Confirmation on Wednesday that U.S. crude stockpiles fell substantially - rumours of which resulted in oil prices rising in the previous session - was not enough to detract from a brand new fear that has gripped traders: that the U.S. may ease its hard-line stance on Iran and trigger a flood of product from the Islamic republic.

Accordingly, Brent settled $1.57, or 2.5 percent lower, at $60.81 per barrel, while West Texas Intermediate fell $1.65, or 2.9 percent, to end the session at $55.75 per barrel.

Giovanni Staunovo, oil analyst for UBS, worried that if Washington eases its stance on Iran and triggers a surge in output, "This outcome would make the OPEC+ target to keep the oil market in balance even more challenging in 2020" - a reference to the Organization of the Petroleum Exporting Countries' ongoing output cuts.

For the record, the notion of warming U.S./Iranian relations is predicated on news that U.S. president Donald Trump discussed easing sanctions on the Islamic republic to help secure a meeting with Iranian president Hassan Rouhani later this month.

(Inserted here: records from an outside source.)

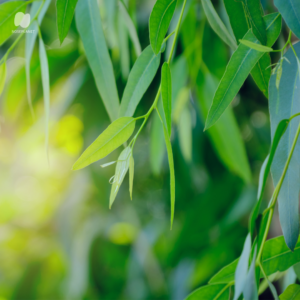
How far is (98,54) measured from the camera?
25 centimetres

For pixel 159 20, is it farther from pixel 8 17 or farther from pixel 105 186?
pixel 105 186

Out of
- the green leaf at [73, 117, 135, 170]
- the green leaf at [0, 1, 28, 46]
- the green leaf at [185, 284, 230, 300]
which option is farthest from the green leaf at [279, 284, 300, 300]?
the green leaf at [0, 1, 28, 46]

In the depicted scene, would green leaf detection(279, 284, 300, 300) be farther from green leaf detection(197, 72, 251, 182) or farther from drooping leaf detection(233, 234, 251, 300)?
green leaf detection(197, 72, 251, 182)

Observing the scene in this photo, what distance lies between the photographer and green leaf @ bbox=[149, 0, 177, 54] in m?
0.18

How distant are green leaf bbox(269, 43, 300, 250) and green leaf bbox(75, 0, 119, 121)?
0.12 metres

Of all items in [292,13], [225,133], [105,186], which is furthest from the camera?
[105,186]

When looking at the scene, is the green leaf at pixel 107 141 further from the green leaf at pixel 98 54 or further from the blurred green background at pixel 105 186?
the blurred green background at pixel 105 186

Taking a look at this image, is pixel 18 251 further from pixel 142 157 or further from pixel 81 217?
pixel 142 157

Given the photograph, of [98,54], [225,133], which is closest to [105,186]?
Answer: [225,133]

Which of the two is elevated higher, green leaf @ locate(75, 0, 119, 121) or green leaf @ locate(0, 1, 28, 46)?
green leaf @ locate(0, 1, 28, 46)

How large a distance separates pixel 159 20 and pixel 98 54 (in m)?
0.09

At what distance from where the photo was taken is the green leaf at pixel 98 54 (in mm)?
250

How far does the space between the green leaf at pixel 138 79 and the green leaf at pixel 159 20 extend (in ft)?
0.09

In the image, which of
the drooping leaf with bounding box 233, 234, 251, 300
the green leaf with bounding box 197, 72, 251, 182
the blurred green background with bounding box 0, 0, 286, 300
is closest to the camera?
the drooping leaf with bounding box 233, 234, 251, 300
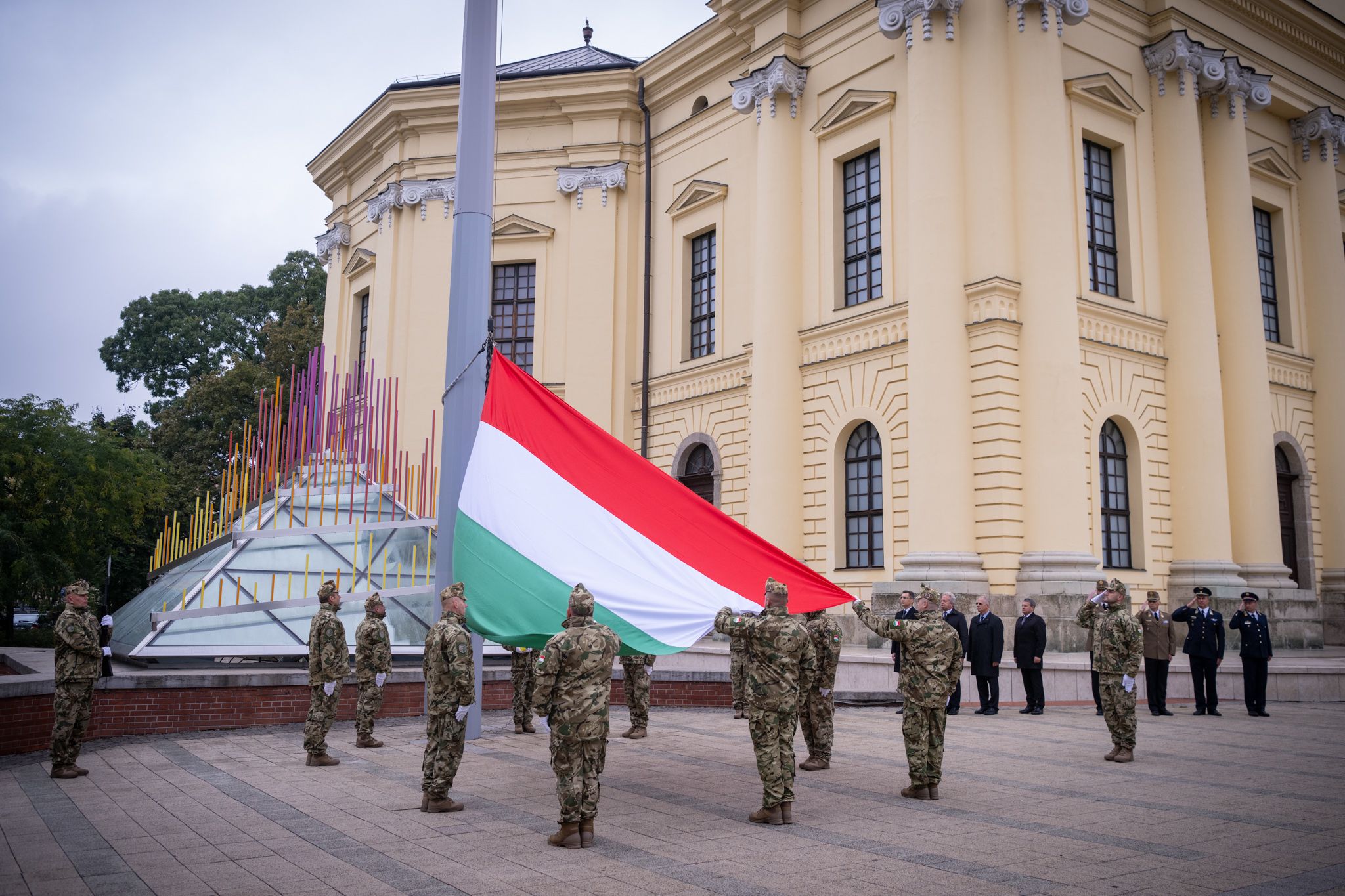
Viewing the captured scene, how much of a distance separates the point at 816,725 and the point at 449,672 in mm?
3999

As for the stockpile draw, while it wasn't as substantial as predicted in the previous session, the drawdowns were still impressive: gasoline stocks fell by 682,000 barrels, slightly less than expected, while crude stocks fell to the lowest in nearly a year.

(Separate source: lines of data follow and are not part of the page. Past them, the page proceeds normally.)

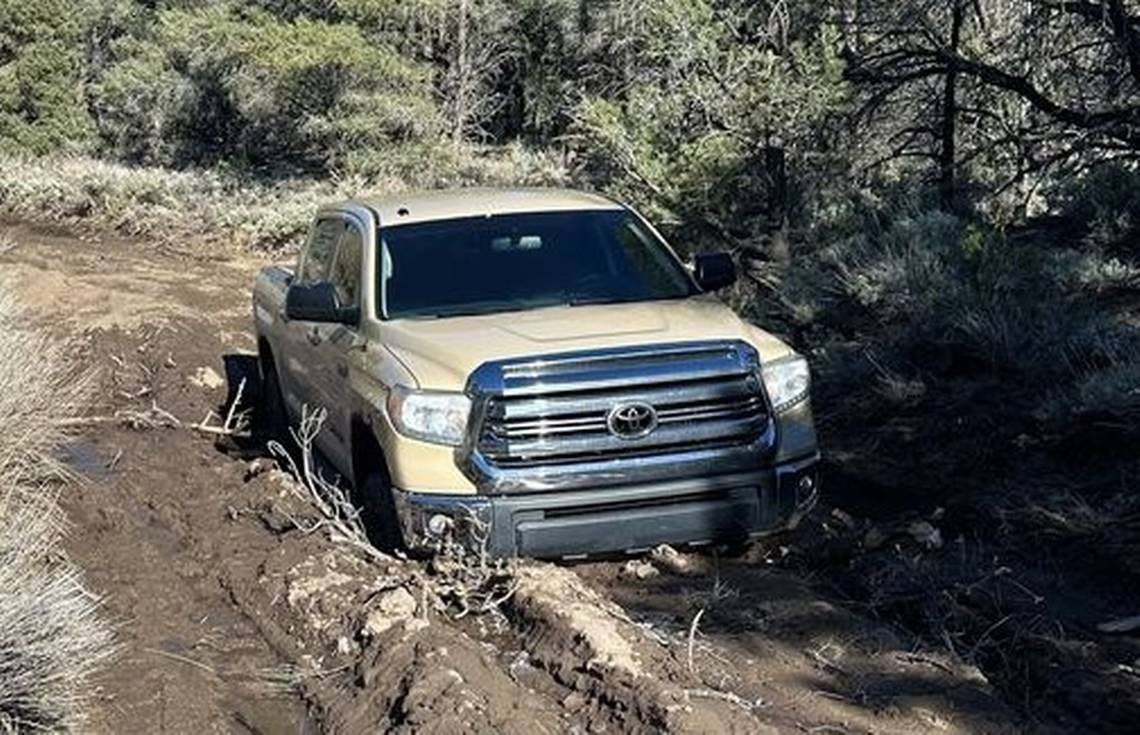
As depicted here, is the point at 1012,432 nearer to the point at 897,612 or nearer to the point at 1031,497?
the point at 1031,497

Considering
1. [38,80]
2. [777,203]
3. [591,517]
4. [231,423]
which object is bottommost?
[38,80]

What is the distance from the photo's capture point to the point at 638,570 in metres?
7.02

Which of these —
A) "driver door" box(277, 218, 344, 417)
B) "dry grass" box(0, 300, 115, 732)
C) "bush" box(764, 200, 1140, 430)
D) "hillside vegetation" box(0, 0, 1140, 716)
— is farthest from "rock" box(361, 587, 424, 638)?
"bush" box(764, 200, 1140, 430)

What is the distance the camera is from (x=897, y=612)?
6.66 meters

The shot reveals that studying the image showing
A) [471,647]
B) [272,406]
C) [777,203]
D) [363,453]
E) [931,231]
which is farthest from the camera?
[777,203]

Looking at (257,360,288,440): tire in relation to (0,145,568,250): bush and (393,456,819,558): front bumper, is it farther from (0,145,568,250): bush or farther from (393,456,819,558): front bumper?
(0,145,568,250): bush

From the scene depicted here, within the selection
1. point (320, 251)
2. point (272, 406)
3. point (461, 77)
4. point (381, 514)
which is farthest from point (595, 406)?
point (461, 77)

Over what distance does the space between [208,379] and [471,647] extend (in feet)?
28.5

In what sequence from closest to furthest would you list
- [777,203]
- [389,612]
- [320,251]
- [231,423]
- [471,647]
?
[471,647] → [389,612] → [320,251] → [231,423] → [777,203]

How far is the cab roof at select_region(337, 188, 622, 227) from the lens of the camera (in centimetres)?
849

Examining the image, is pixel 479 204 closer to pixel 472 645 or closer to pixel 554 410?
pixel 554 410

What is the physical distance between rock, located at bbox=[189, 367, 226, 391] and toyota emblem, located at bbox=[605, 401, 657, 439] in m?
7.87

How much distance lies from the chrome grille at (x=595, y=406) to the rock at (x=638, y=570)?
587 millimetres

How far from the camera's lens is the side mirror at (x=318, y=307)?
26.0 feet
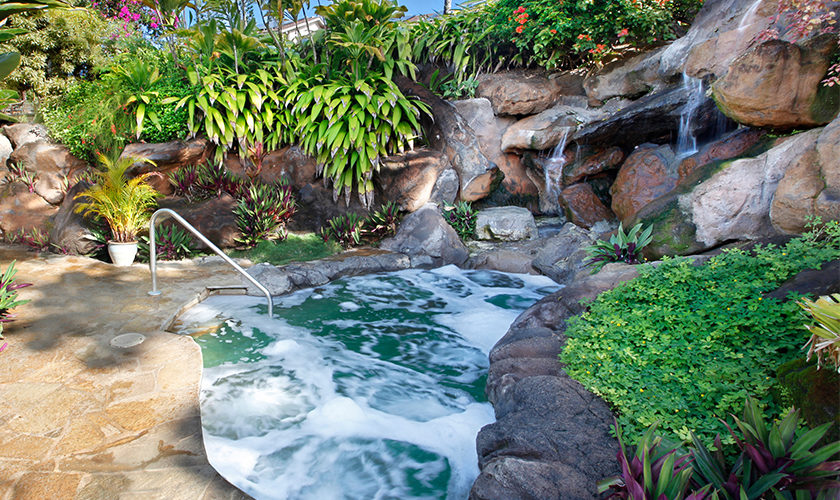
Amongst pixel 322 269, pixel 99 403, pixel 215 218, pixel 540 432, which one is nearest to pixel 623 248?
pixel 540 432

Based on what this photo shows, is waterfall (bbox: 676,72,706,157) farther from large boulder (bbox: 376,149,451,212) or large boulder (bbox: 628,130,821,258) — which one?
large boulder (bbox: 376,149,451,212)

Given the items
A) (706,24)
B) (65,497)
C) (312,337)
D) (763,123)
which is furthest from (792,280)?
(706,24)

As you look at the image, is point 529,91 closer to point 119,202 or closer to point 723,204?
point 723,204

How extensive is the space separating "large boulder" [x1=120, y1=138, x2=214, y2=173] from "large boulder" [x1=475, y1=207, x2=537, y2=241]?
5.73 metres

It had previously been forecast that U.S. crude stockpiles fell 7.23 million barrels, while gasoline supplies declined 4.5 million barrels last week, compared to analytical forecasts of a 3 million barrel contraction.

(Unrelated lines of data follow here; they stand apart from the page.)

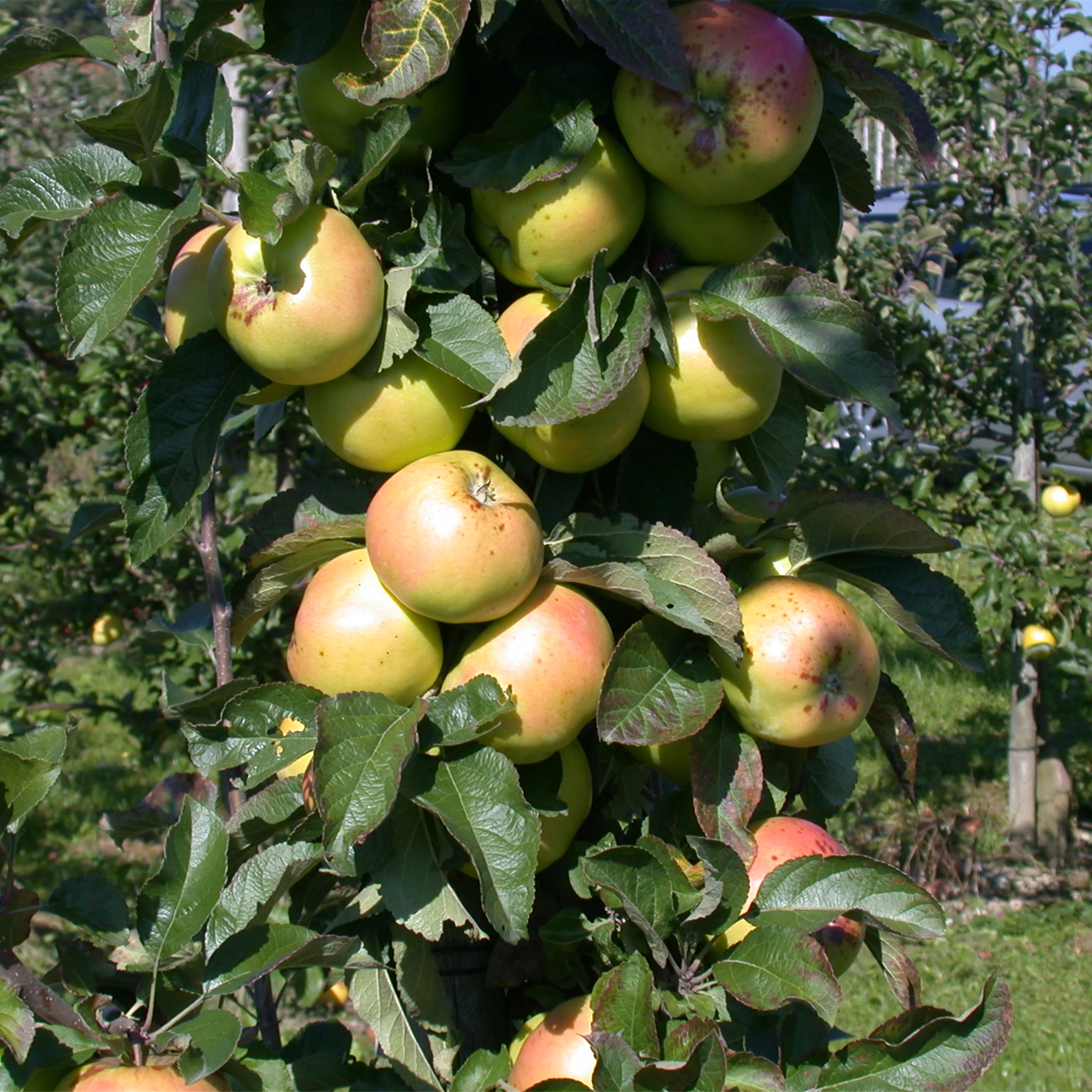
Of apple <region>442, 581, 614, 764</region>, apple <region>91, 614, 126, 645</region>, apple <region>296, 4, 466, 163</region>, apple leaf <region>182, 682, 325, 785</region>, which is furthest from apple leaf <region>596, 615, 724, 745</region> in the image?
apple <region>91, 614, 126, 645</region>

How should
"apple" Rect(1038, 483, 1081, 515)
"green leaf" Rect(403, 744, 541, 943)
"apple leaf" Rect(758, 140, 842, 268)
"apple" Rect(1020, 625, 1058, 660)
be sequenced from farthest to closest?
1. "apple" Rect(1038, 483, 1081, 515)
2. "apple" Rect(1020, 625, 1058, 660)
3. "apple leaf" Rect(758, 140, 842, 268)
4. "green leaf" Rect(403, 744, 541, 943)

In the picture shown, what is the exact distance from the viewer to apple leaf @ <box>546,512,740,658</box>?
0.91 m

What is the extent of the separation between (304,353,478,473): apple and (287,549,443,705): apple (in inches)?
4.0

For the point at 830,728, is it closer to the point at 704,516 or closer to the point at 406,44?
the point at 704,516

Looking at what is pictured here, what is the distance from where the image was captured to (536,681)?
0.92m

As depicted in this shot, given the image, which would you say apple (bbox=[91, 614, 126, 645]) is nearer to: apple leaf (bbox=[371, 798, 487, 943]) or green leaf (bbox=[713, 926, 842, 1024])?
apple leaf (bbox=[371, 798, 487, 943])

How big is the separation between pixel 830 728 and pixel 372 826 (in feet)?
1.42

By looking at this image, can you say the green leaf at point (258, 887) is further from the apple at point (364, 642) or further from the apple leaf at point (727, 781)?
the apple leaf at point (727, 781)

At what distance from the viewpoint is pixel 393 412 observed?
97 cm

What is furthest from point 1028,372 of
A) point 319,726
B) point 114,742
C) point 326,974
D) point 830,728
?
point 114,742

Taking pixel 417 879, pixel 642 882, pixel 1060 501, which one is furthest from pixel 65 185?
pixel 1060 501

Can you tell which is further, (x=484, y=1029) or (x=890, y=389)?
(x=484, y=1029)

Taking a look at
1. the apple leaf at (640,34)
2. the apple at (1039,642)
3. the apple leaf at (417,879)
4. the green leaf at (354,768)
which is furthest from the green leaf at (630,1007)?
the apple at (1039,642)

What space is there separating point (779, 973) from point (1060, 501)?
3.27m
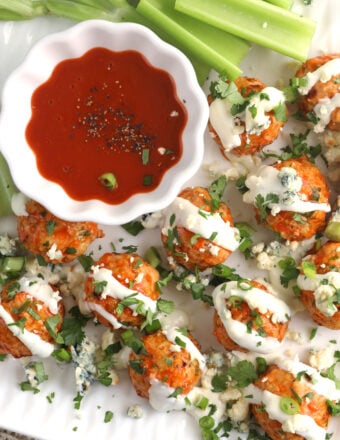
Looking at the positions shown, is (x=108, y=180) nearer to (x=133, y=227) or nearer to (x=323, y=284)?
(x=133, y=227)

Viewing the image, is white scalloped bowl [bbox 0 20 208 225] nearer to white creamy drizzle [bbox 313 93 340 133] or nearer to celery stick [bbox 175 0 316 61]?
celery stick [bbox 175 0 316 61]

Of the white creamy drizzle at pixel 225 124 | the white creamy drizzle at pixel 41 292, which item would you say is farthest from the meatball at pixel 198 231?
the white creamy drizzle at pixel 41 292

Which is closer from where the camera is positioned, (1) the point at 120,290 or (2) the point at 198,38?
(1) the point at 120,290

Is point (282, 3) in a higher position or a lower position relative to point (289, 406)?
higher

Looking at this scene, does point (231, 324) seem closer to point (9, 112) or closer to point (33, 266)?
point (33, 266)

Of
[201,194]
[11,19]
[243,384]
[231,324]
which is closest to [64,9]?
[11,19]

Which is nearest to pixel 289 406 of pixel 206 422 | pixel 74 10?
pixel 206 422

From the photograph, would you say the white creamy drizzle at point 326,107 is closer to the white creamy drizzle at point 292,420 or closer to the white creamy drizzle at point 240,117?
the white creamy drizzle at point 240,117
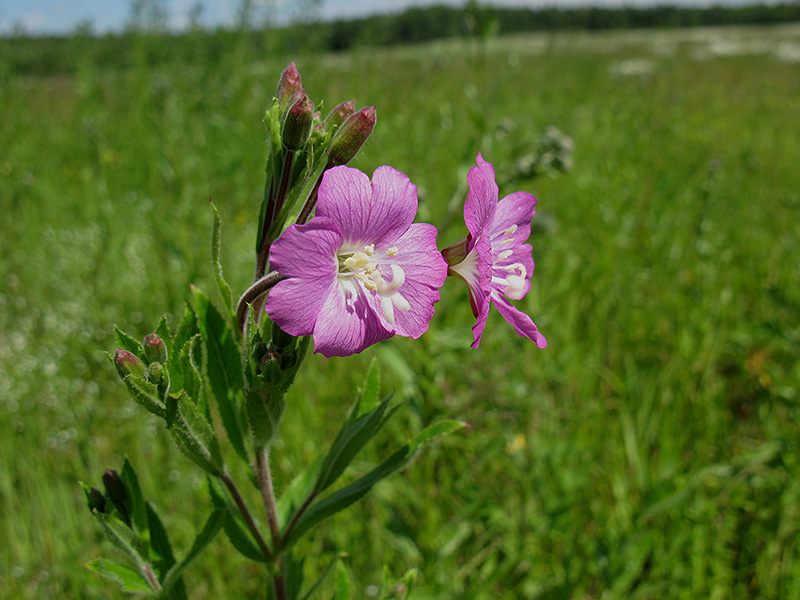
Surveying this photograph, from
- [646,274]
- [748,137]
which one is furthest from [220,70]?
[748,137]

Meanwhile, those concerned about waning demand for oil would doubtlessly be alarmed by the latest disclosure from energy advisor DNV GL, whose annual report released on Wednesday contended that demand will peak in three years, hold steady until 2030, and decline sharply after that.

Sverre Alvik, head of energy transition outlook for DNV GL, told Reuters that "The main reason for forecasting peak oil demand in the early 2020s is our strong belief in the uptake of electric vehicles, as well as a less bullish belief in the growth of petrochemicals."

By contrast, the more conservative International Energy Agency doesn't expect a peak before 2040, with rising petrochemicals and aviation demand more than offsetting declining oil demand for road transportation.